Glossary / Appendix

Below you will find definitions of terms commonly used throughout this documentation. If anything is unclear, please reach out for clarification.

General Terms

Plugin

A module that encapsulates a process designed to perform a specific task (detect speakers, identify languages, find keywords) in a specific way (using a deep neural network embeddings, i-vectors+DNN bottleneck, etc.). A plugin thus contains the plan that links together a series of components (acoustic front-end, representation, classifier, fusion, calibration) into a pipeline. This generally captures a specific approach (algorithm) or process that uses a data model in the domain to perform the task, though the algorithm is generally independent of the data or audio condition specialization in a plugin's domain(s). For more information on the different types and capabilities, see the Plugins information page and domain, below.

Domain

A domain always resides within a plugin. The domain contains specific information (trained models, parameters, etc.) needed to prepare the plugin for specific operating conditions. Every plugin must have at least one domain, but may have many. Examples include telephone (tel), analog and/or digital push-to-talk (ptt), or distant microphone. Some plugins have a general domain trained on many data types, commonly-called "multi-condition".

Task

In the context of OLIVE, Task typically refers to the goal of a plugin, or the problem it is designed to address. For example, the plugin sad-dnn-v6 has the Task of SAD, or speech activity detection. For more information on the range of Tasks we currently have plugins for, please refer to the Plugins documentation.

Class

A specific target category of interest to be identified or detected by the system. A class can refer to a variety of things, depending on the respective plugin type it belongs to. For example, a 'class' in the context of a speaker identification plugin is an individual speaker of interest; it is a language or dialect in a LID plugin, a keyword in a KWS or QBE plugin, or a topic when referring to a TPD plugin. Classes can be pre-enrolled within a plugin, as is often the case with language identification plugins, but it is often necessary for end users to enroll their own classes of interest, as in the case of speaker identification plugins.

Frame

A frame of audio is a very short, typically 10ms slice of audio. FrameScoring plugins will report a score for each frame of audio submitted.

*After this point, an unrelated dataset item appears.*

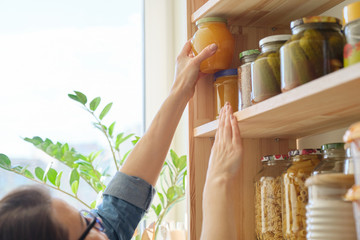 Food products in the kitchen storing ingredients in pantry. Woman taking jar of honey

Plugin Traits (Common API Processes)

A plugin's functionality is defined by the Traits that it implements. Each plugin trait is associated with the set of messages that it is allowed to send, and that must be implemented for proper functionality. Below, these traits and their associated messages are defined.

FrameScorer

A frame scorer provides a score output for every X ms of an audio file or buffer, generally 10 ms. SAD and VTD are currently the only frame scorers in OLIVE.

RegionScorer

A region scorer provides scores for audio sub-segments detected within an audio file or buffer. For example, a KWS plugin would provide a keyword detection, its boundaries in time and score.

GlobalScorer

A global scorer assumes that an audio file or buffer is all of the same class and scores it as a unit. Examples include language identification and speaker verification.

Common API Processes

Adaptable / Adaptation

Adaptation typically uses in-domain data from a specific operational environment to alter the core behavior of the system such that it functions more effectively. Unlike adding data to a class, adaptation is altering the system as a whole and thus produces a new domain. Plugins that are adaptable support either supervised or unsupervised adaptation. Unsupervised adaptation improves performance without human input, using audio examples provided by users or accrued from use in a mission's audio conditions. This type of adaptation is "triggered" either when a user-specific amount of data is accrued or explicitly called by the end user application and applied to the plugin. Unsupervised adaptation does not create a new domain, it alters an existing domain, but it is reversible. Supervised adaptation, however, requires human input. Generally data that is properly annotated with respect to the target plugin. Language labels, for example, are necessary to perform LID adaptation, speech/non-speech labels for SAD adaptation, speaker labels for SID adaptation, and so on. The benefits of adaptation vary between targeted applications, data conditions, and amount of labeled data that is available to run adaptation. Supervised adaptation creates a new domain in most cases.

More details about adaptation can be found in the Adaptation sections of the API Documentation or CLI User Guide, or within individual plugin sections, if appropriate.

Supervised Adaptation

Human assisted improvement of the plugin, generally with feedback to the system in the form of annotations of target phenomena, or error corrections.

Unsupervised Adaptation

Autonomous adaptation using unlabelled data; requires no human labelling or feedback. This is not currently supported by any OLIVE plugins in the traditional sense, but some plugins do support the ability to perform an Update, which is a form of unsupervised adaptation.

Enrollable / Enrollment

Enrollment is the mechanism by which target classes are added to a plugin domain. An enroll able plugin allows users to add new classes and augment existing classes. Examples include speaker detection, language recognition and keyword spotting.

Augmentable / Augmentation

Plugins that support enrollment also support augmentation. Augmentation is simply the process of adding additional data to an existing class.

Updateable / Update

Updating occurs when a user invokes unsupervised adaptation on a plugin/domain by requesting that the plugin use the operational data examples it has accrued throughout normal usage to update the plugin's parameters and models to better fit the usage environment.

Diarization

Diarization is the process of automatically segmenting an audio file or stream based on a set of target phenomena. SAD is diarization based on speech and non-speech segments. Speaker diarization segments a files based on speaker changes.

Audio Vector

An audio vector is a representation of an audio file in a form pre-processed for a specific task. For example, an audio files stored as a speaker vector representation for a speaker detection plugin. This is useful since it is a very compact form of the file that is very small and quick to read into memory and very fast to score against versus reading in a file from disk.